── Data records
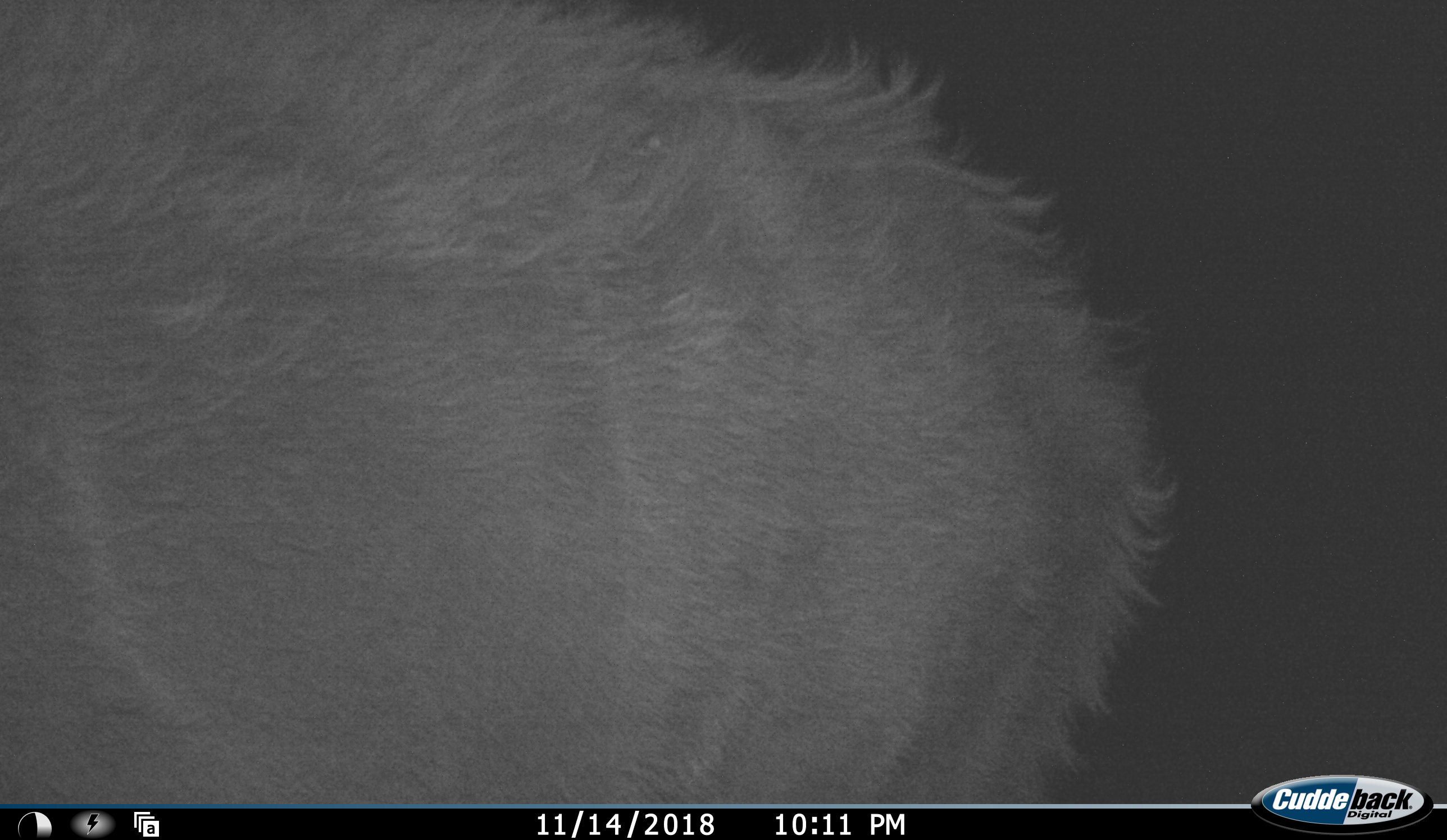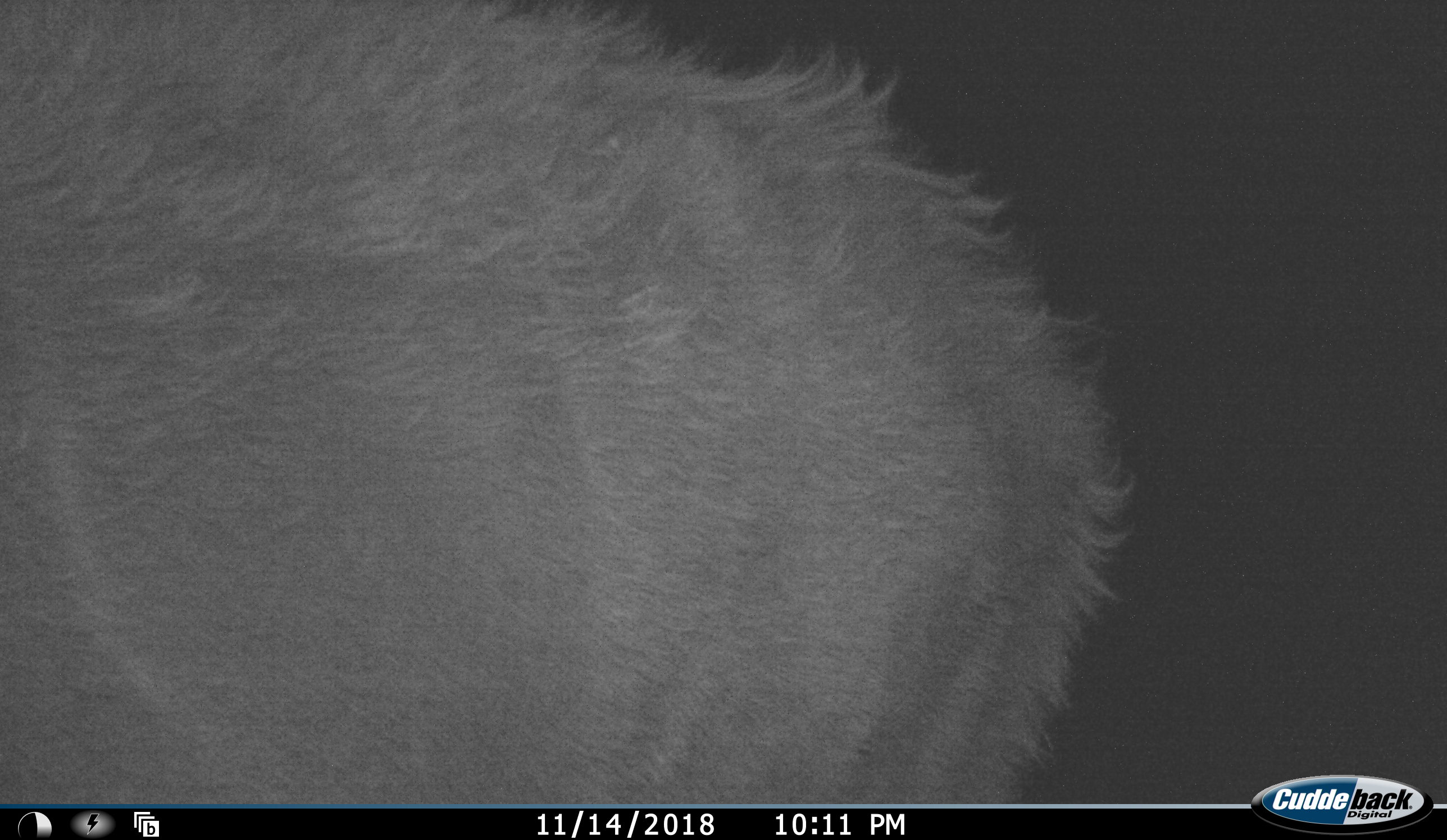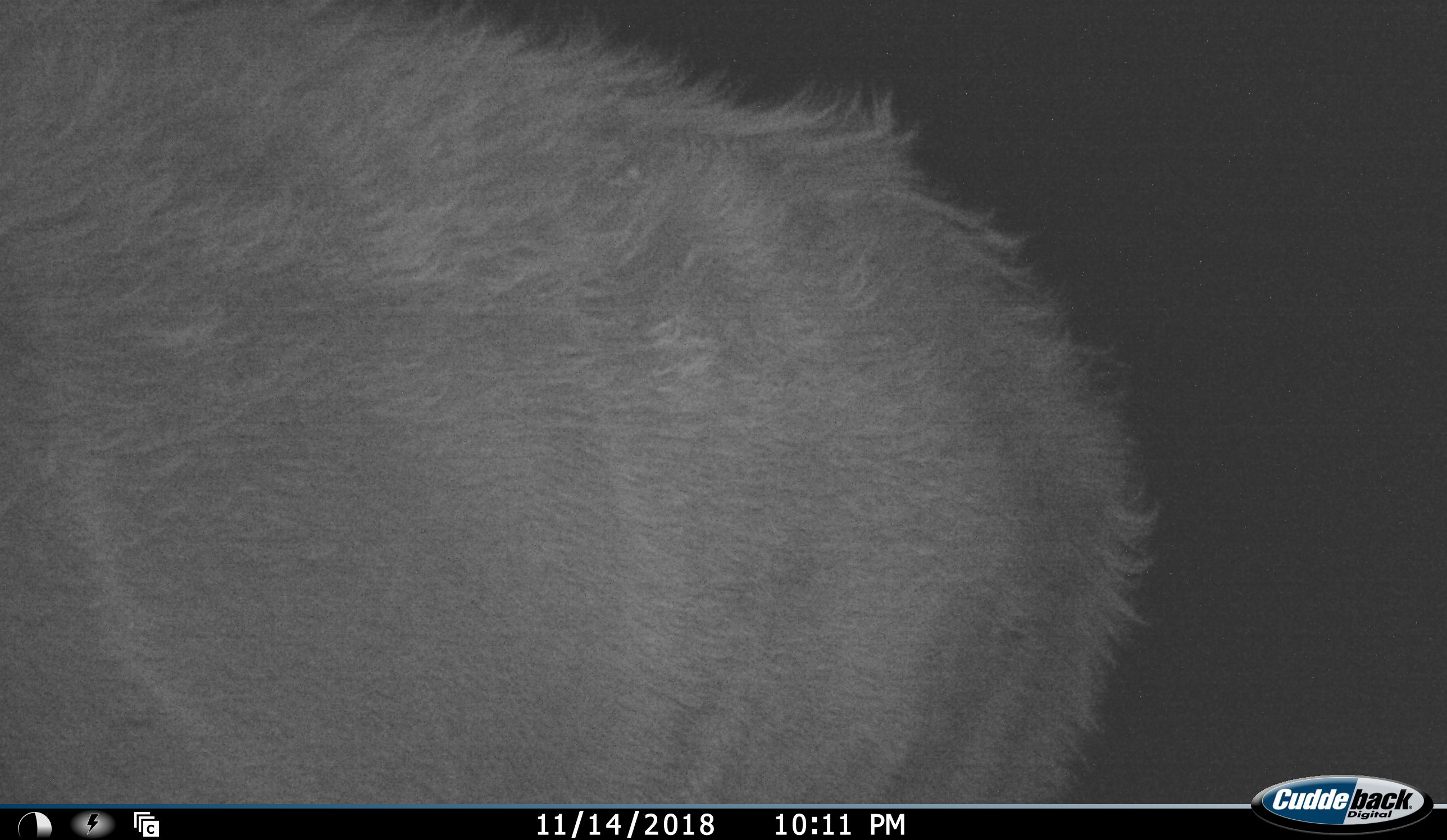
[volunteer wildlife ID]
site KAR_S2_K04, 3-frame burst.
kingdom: Animalia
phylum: Chordata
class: Mammalia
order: Artiodactyla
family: Bovidae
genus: Tragelaphus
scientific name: Tragelaphus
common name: kudu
Kudu (Tragelaphus), count 1. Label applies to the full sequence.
────
_Task details_:
Copy out exactly the lines between the line with "family: Bovidae" and the last line of the entries, counting both of those lines.

_Output for this exercise_:
family: Bovidae
genus: Tragelaphus
scientific name: Tragelaphus
common name: kudu
Kudu (Tragelaphus), count 1. Label applies to the full sequence.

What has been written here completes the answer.